The charges come as reports of heat-related student athlete deaths - and lawsuits over them - have filled news outlets from the Midwest to the American South.
They include the death of Drake Geiger, 16, who died of a "heat-related emergency" during football practice, in Nebraska; Jack Alkhatib, 17, who died in South Carolina; Grant Brace, 20, who died in Kentucky a year ago and whose family is now suing; and Shane Thomas, 17, of California, whose 2020 death was this summer ruled to have been related to heat.
In many cases extreme heat warnings had been issued for the area on the days the practices took place.
"We send our kids to school with the presumption of their safety. An excessive heat warning should have meant that their practice was moved inside or cancelled," tweeted Ann Wilcoxen, a parent in Omaha, Nebraska, where one recent death took place.
The second-degree murder charges against Larosa Walker-Asekere and Dwight Palmer, two coaches in Georgia, is only the second publicly known case of school staff facing criminal proceedings for causing a heat-related death.
In 2008, a former Lousiville, Kentucky, high school coach was charged for the death of a 15-year-old football player who collapsed during practice. He was later acquitted of all charges.

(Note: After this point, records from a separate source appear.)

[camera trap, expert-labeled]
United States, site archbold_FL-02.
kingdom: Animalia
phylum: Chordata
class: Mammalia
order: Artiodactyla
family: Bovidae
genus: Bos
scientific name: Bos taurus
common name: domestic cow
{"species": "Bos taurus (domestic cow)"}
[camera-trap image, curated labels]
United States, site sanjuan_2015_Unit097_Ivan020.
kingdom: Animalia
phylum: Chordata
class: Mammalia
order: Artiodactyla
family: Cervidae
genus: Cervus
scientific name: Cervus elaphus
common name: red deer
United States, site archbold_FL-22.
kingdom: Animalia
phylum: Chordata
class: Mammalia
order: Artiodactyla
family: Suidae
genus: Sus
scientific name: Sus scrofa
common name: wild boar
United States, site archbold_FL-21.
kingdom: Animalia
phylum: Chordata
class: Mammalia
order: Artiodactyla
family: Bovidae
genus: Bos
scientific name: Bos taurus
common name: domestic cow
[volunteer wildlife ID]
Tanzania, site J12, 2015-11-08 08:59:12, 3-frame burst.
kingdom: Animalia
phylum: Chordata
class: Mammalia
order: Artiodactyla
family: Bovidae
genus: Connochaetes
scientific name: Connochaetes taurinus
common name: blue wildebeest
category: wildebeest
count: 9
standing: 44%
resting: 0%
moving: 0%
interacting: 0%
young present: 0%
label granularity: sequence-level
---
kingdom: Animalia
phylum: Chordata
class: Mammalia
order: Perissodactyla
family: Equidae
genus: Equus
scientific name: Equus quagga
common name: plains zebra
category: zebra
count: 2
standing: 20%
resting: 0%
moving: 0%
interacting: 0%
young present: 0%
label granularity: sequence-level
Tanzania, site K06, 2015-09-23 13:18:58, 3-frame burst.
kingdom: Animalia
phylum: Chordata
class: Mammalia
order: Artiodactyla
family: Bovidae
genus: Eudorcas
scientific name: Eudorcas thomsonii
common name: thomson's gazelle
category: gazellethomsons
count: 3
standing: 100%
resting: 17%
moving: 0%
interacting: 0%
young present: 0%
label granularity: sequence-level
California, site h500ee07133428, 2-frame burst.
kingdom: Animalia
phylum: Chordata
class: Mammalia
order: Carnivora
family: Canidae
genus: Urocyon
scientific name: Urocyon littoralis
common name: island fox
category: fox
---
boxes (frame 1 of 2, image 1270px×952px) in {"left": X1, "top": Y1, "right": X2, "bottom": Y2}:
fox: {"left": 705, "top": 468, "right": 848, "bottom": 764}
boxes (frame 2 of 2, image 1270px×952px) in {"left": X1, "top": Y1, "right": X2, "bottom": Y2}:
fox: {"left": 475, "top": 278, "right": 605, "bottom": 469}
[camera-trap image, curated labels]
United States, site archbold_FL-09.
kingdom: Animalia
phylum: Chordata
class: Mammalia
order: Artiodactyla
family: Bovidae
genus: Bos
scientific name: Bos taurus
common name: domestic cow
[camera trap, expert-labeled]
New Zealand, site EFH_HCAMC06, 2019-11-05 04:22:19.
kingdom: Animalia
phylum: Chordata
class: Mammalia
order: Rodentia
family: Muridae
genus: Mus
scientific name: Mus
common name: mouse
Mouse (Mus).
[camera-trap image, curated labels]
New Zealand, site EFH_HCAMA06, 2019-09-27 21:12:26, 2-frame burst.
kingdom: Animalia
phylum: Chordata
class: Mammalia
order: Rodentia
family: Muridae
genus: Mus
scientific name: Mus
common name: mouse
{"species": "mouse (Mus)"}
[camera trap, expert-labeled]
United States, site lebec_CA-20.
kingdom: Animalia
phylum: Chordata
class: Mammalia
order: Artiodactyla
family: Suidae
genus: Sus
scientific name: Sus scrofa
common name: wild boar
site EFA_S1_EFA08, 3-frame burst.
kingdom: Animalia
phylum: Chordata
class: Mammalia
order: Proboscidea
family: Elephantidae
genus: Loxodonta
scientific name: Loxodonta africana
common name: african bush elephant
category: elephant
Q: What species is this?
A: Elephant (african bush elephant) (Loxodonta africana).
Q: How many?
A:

And all over the US, hundreds of deaths have been linked to deadly heat waves and high temperatures in this summer alone.
Dr William Adams, an expert on managing heat illness, told the BBC that worsening heat waves pose a serious threat, but that fatal heat-related illnesses are entirely preventable if proper measures are in place.
A paper co-authored by Dr Adams found that in states where schools are required to follow heat accommodation guidelines, there was a 55% reduction of heat related illnesses.
Rules for handling extreme heat and athletics vary from state to state and school district to school district, however, and enforcement is scattershot.
Yet being vigilant can be a matter of life or death.
"We're observing more and longer heat waves in areas of the country that might not be used to that," Dr Adams said. "The environment is getting hotter which increases the risk."
"Any individual who is exercising or exerting themselves outdoors during hot and humid conditions, there is an increased risk for heat illness," Robert Huggins, President of Research and Athlete Performance and Safety at Korey Stringer Institute, told the BBC.
"If we aren't well educated on the signs and symptoms of heat illness, or how to prevent it, athletes can get into a very dangerous place where their body temperature becomes too high. If not treated promptly, they can succumb to heatstroke and they can die," said Dr Huggins.